Mobileye quarterly revenue plunges as chip orders decline
Mobileye Global MBLY reported a sharp fall in first-quarter revenue on Thursday, hurt by fewer orders for its driver-assistance chips as clients rein in spending amid excess inventory.
The company's shares were down 3%.
Mobileye in January warned that the company was grappling with slowing orders for its autonomous driving technology and chips as clients cut back on spending to clear the excess stock they had built up to avoid a supply crunch during the pandemic.

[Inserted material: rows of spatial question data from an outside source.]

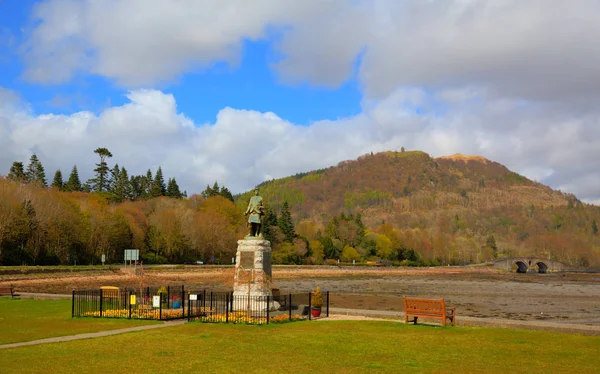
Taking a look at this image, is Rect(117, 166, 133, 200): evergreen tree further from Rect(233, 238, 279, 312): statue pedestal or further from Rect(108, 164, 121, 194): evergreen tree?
Rect(233, 238, 279, 312): statue pedestal

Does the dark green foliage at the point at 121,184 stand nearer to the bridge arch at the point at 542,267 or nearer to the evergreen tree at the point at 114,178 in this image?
the evergreen tree at the point at 114,178

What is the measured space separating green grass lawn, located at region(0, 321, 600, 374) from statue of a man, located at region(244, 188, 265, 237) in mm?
7197

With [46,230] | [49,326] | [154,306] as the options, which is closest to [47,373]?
[49,326]

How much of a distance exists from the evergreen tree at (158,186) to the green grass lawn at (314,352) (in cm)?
13105

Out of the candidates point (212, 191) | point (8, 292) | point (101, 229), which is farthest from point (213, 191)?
point (8, 292)

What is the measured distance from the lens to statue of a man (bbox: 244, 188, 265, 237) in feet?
89.7

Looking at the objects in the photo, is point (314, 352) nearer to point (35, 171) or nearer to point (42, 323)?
point (42, 323)

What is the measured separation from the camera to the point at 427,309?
22.3 m

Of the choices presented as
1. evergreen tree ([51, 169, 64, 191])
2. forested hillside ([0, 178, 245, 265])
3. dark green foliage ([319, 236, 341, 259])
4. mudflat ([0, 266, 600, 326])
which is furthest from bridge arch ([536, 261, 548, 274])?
evergreen tree ([51, 169, 64, 191])

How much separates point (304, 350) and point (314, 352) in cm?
44

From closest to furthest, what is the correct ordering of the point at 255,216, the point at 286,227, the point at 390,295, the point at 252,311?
the point at 252,311 < the point at 255,216 < the point at 390,295 < the point at 286,227

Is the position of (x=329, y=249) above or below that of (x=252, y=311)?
below

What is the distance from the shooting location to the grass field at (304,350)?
1348cm

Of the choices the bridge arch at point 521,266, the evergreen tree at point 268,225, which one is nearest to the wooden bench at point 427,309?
the evergreen tree at point 268,225
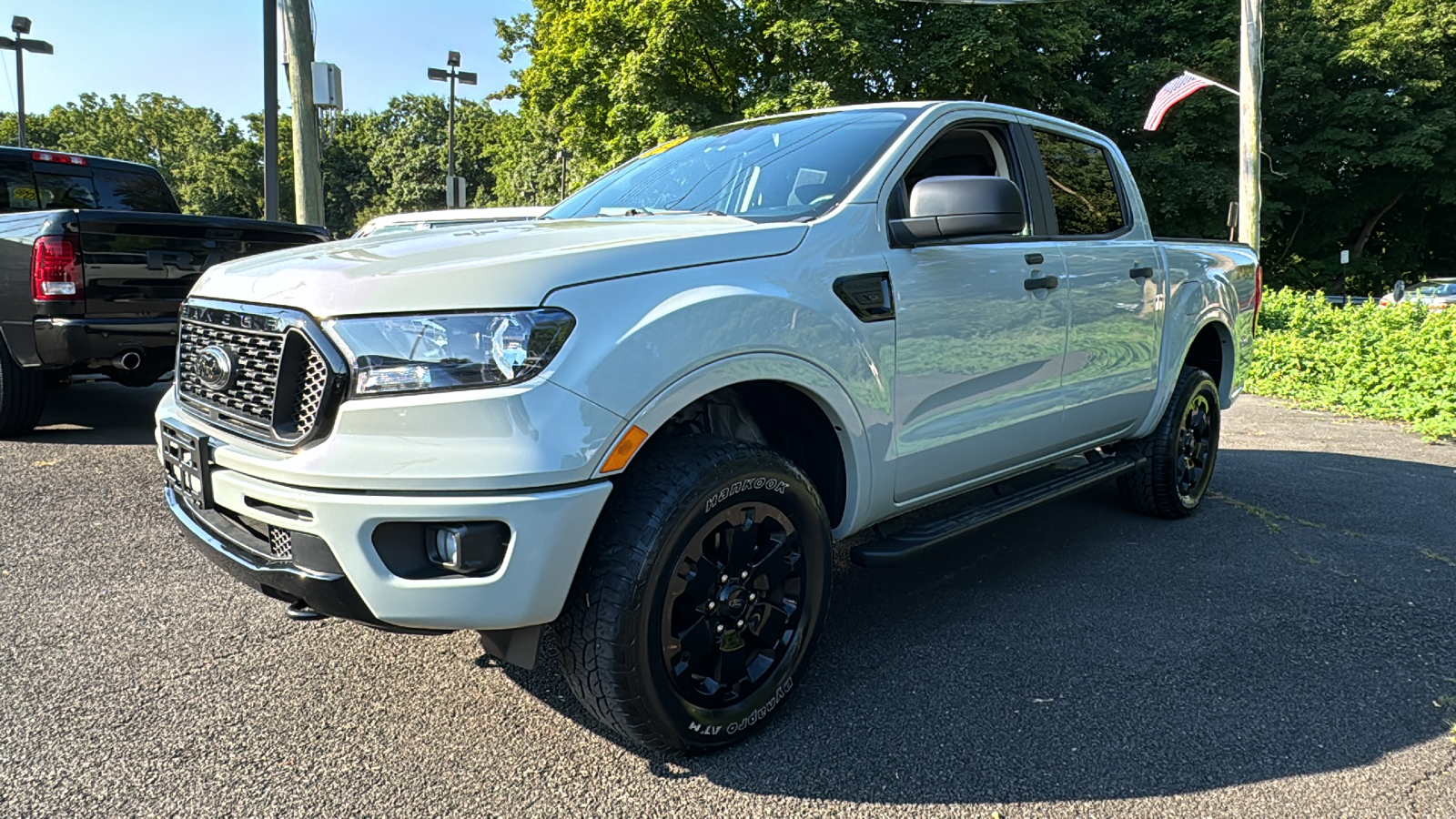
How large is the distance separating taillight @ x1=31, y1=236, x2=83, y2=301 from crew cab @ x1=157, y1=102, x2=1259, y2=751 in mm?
3300

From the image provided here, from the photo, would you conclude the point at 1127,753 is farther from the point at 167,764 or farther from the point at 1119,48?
the point at 1119,48

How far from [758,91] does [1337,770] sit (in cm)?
2174

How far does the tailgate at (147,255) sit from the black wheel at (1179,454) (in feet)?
16.7

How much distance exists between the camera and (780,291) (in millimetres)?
2447

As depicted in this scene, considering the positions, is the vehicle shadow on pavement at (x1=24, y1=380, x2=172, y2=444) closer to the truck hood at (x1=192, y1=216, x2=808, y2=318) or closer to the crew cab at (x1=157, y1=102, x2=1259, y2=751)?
the crew cab at (x1=157, y1=102, x2=1259, y2=751)

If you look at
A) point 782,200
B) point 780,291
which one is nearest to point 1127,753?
point 780,291

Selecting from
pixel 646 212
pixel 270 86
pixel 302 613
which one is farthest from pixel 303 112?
pixel 302 613

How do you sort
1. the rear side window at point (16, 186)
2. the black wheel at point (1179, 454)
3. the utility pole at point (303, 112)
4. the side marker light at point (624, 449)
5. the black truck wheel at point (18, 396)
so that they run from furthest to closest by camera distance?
the utility pole at point (303, 112) → the rear side window at point (16, 186) → the black truck wheel at point (18, 396) → the black wheel at point (1179, 454) → the side marker light at point (624, 449)

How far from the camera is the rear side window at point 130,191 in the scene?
25.1 feet

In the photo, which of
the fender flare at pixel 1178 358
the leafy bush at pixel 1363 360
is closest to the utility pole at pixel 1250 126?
the leafy bush at pixel 1363 360

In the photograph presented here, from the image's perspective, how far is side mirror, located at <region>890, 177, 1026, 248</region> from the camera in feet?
8.93

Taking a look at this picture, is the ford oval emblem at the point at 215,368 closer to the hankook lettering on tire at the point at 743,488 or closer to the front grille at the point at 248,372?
the front grille at the point at 248,372

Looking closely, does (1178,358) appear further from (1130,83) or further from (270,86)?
(1130,83)

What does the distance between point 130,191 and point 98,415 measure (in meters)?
2.13
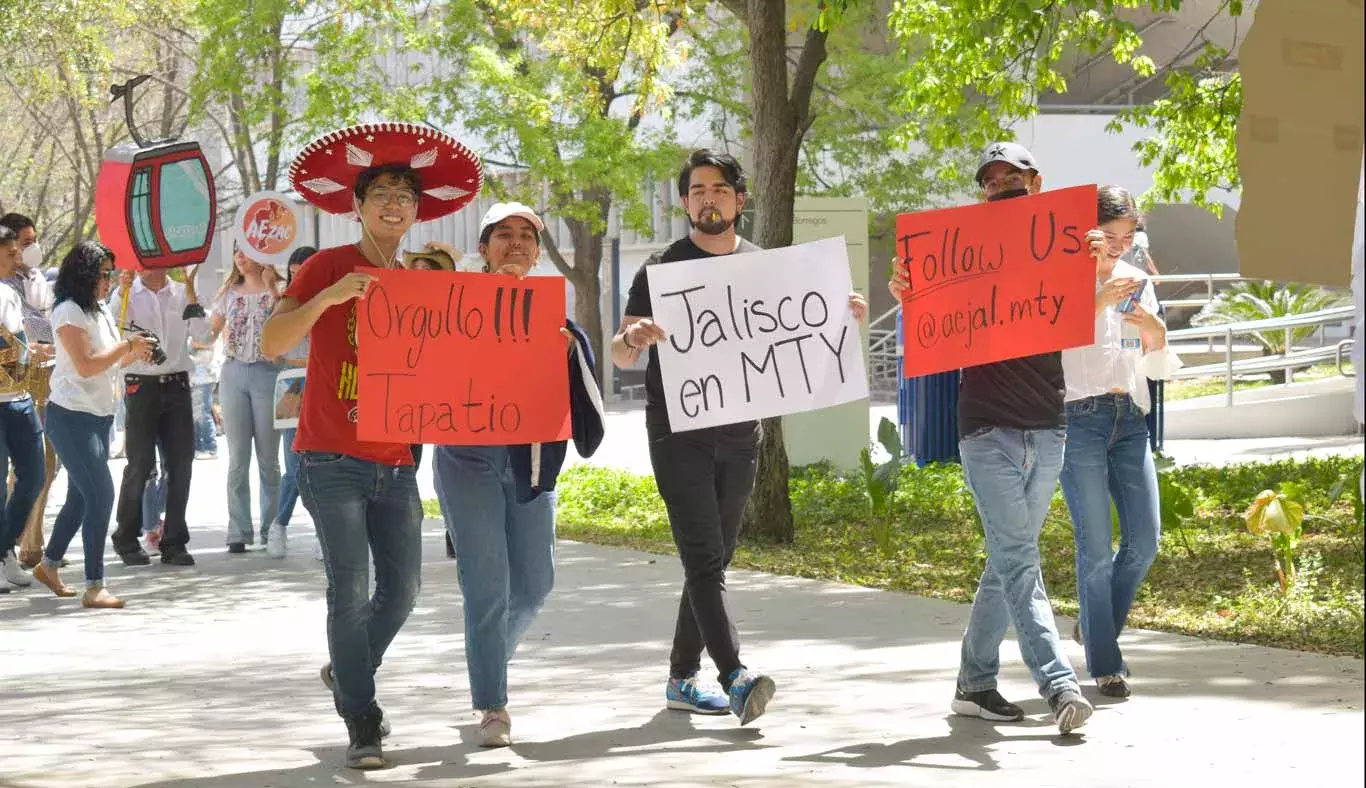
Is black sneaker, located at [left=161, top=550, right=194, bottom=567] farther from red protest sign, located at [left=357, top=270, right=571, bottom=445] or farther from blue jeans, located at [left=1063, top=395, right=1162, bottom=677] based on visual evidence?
blue jeans, located at [left=1063, top=395, right=1162, bottom=677]

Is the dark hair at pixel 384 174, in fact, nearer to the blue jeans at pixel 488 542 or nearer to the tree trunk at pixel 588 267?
the blue jeans at pixel 488 542

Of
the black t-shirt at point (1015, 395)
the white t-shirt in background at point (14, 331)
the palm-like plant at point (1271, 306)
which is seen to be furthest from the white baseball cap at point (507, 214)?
the palm-like plant at point (1271, 306)

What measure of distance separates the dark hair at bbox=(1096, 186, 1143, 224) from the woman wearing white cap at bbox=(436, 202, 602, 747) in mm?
1951

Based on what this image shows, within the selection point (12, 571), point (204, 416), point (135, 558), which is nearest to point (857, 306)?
point (12, 571)

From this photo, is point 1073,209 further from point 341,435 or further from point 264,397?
point 264,397

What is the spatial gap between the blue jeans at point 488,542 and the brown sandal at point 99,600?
14.3 feet

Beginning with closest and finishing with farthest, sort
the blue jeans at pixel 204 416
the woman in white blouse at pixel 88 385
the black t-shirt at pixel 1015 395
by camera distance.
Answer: the black t-shirt at pixel 1015 395, the woman in white blouse at pixel 88 385, the blue jeans at pixel 204 416

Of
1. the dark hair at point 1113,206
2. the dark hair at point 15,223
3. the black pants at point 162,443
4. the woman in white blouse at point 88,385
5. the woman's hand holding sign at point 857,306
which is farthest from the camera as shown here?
the black pants at point 162,443

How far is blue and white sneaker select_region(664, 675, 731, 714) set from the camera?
6965 millimetres

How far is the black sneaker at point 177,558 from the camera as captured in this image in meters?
12.3

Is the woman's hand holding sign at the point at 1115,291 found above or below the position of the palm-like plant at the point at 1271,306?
below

However, around 70% to 75% of excess inventory at auto clients was consumed in the first quarter, Chief Executive Amnon Shashua told investors on a post-earnings call, easing concerns about the effect of the supply glut in automotive markets.
"We expect that the inventory of 31 customers will be back around normal by the end of Q2," finance chief Moran Shemesh said on the call.
Additionally, Mobileye's gross margin would improve to the low 40% range by the second quarter, Shemesh said, as it expects more shipments for its EyeQ assisted driving chips.
All key operating metrics in the first quarter were impacted by lower volume of the EyeQ chip to Tier 1 customers, the company said.
Mobileye reported a near 50% drop in first-quarter revenue to $239 million, but higher than analysts' average estimate of $231.6 million, according to LSEG data.
Mobileye, owned by Intel INTC, said net loss widened to $218 million in the quarter from $79 million a year ago, weighed down by a slump in sales.
European chipmaker STMicroelectronics STMPA lowered its full-year sales forecast as weakening auto demand weighs on chip suppliers.
Mobileye's gross margin plunged to 23% in the first quarter from 45% in the same period last year.